--- START ---

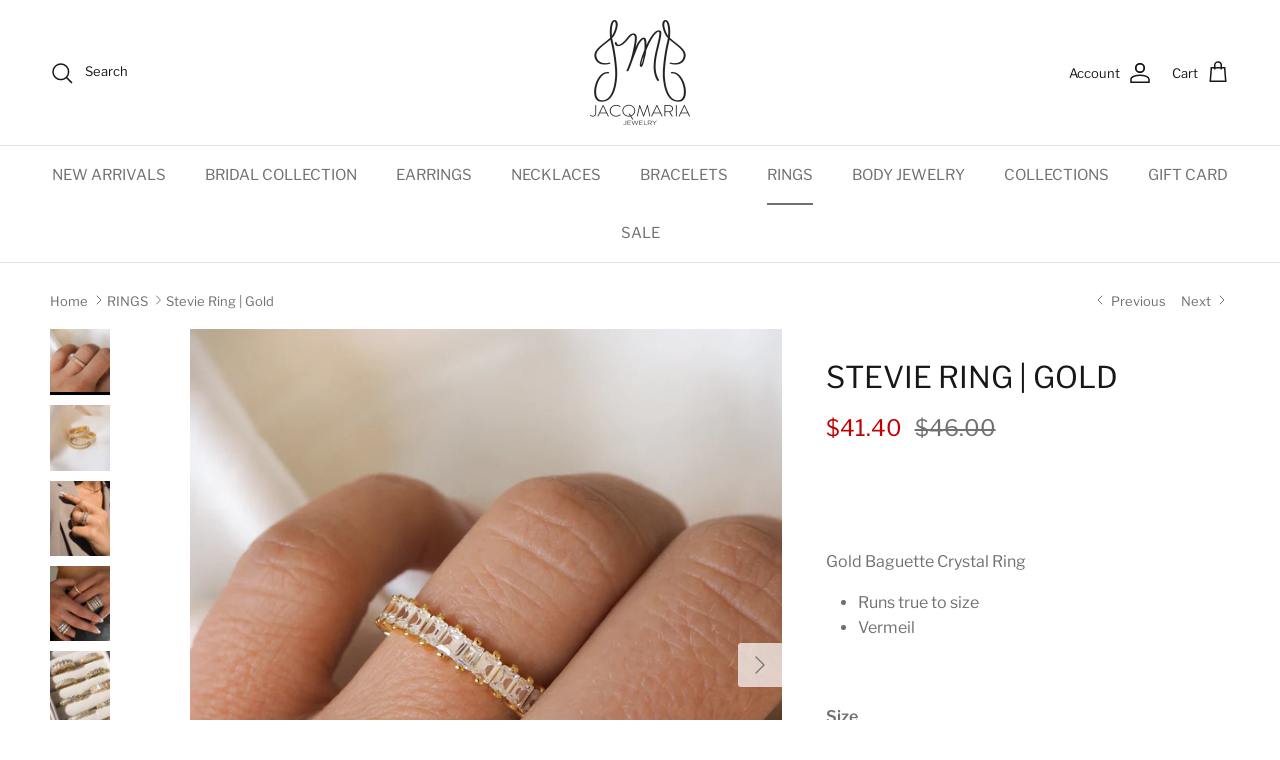

--- FILE ---
content_type: text/css
request_url: https://jacqmariajewelry.com/cdn/shop/t/15/assets/custom.scss.css?v=50344032840475792371728506252
body_size: -701
content:
.product-info .product-info__price.product-price{display:flex;align-items:center}.product-info .product-info__fina-sale{color:var(--product-label-sale-text);margin-left:.5rem;font-size:.875rem}.cart-item .line-item-property_final-sale{color:var(--product-label-sale-text);font-size:.725rem}
/*# sourceMappingURL=/cdn/shop/t/15/assets/custom.scss.css.map?v=50344032840475792371728506252 */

--- END ---

→ TASK INSTRUCTIONS
Copy the material shown above in full and exactly. Skip the pictures.

→ EXPECTED ANSWER
--- FILE ---
content_type: text/css
request_url: https://jacqmariajewelry.com/cdn/shop/t/15/assets/custom.scss.css?v=50344032840475792371728506252
body_size: -701
content:
.product-info .product-info__price.product-price{display:flex;align-items:center}.product-info .product-info__fina-sale{color:var(--product-label-sale-text);margin-left:.5rem;font-size:.875rem}.cart-item .line-item-property_final-sale{color:var(--product-label-sale-text);font-size:.725rem}
/*# sourceMappingURL=/cdn/shop/t/15/assets/custom.scss.css.map?v=50344032840475792371728506252 */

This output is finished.